To enhance the viability of management supervision and decision-making transparency by the Board of Directors, the Company appoints two or more outside Directors who are independent and neutral, and who satisfy the Independence Standards for Outside Executives. Also, to enhance independence and objectivity in nominating Directors and functions related to remuneration, the Company has in place the Nomination Advisory Committee and the Remuneration Advisory Committee as advisory bodies of the Board of Directors.
Additionally, in the aim of sustained growth and corporate value creation over the medium to long term, the Company has established a Corporate Governance Committee, which deliberates on vision, strategies and other items pertaining to overall management, including corporate governance. The Company establishes other committees as necessary in an effort to enhance corporate governance. The Company has introduced the Executive Officer system in order to clarify the management decision-making and monitoring functions and the execution function of our business.

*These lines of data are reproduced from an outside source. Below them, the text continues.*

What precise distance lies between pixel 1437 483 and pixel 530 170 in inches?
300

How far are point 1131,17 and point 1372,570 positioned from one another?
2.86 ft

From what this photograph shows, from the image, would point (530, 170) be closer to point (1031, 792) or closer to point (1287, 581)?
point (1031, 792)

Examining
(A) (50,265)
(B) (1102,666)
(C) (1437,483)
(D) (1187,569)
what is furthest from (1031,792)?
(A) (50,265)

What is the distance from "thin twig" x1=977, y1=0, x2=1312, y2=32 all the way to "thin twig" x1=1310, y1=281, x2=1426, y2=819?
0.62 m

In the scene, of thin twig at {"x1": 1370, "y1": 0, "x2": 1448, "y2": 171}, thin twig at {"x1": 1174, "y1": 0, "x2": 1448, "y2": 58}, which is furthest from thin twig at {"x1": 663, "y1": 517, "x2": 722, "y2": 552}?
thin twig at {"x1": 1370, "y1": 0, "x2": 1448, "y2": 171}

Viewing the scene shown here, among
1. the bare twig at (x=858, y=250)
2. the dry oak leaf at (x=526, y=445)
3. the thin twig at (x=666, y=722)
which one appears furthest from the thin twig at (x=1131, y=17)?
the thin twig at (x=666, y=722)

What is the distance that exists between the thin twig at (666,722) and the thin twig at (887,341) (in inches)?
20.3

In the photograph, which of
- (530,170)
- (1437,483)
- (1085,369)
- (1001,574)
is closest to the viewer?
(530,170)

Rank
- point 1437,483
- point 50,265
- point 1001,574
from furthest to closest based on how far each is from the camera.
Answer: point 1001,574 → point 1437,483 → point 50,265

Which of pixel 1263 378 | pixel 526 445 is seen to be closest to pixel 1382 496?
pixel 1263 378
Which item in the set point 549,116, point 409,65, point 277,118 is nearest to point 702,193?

3. Creating Sustainable Corporate Value (Corporate Governance Guidelines Chapter IV)
The Company strives to create the corporate value by obtaining a rate of return (return on shareholders' equity) that exceeds the expected rate of return on capital provided by shareholders (cost of shareholders' equity). The Company verifies what it perceives to be its primary corporate value, including intangible assets, and strives to augment sustained corporate value through sound increases in its primary value through the ability to obtain potential and sustained cash flows.
4. Disclosure and Communication (Corporate Governance Guidelines Chapter V)
To forge long-term trust-based relationships with shareholders, investors and all other stakeholders in Japan and overseas, the Company's disclosure extends beyond the statutory minimums to include information about management policies, financial data and business initiatives, as well as other information on business factors and the management environment needed for making investment decisions. The Company's policy is to disclose such information promptly, accurately and in a fair and impartial manner.
Based on the spirit of "co-creating a brighter future" described in its Management Vision, the Company has formulated and put into practice the Policy on Promoting Constructive Dialogue with Shareholders in order to enhance bilateral communication by fostering objective-oriented dialogue with shareholders.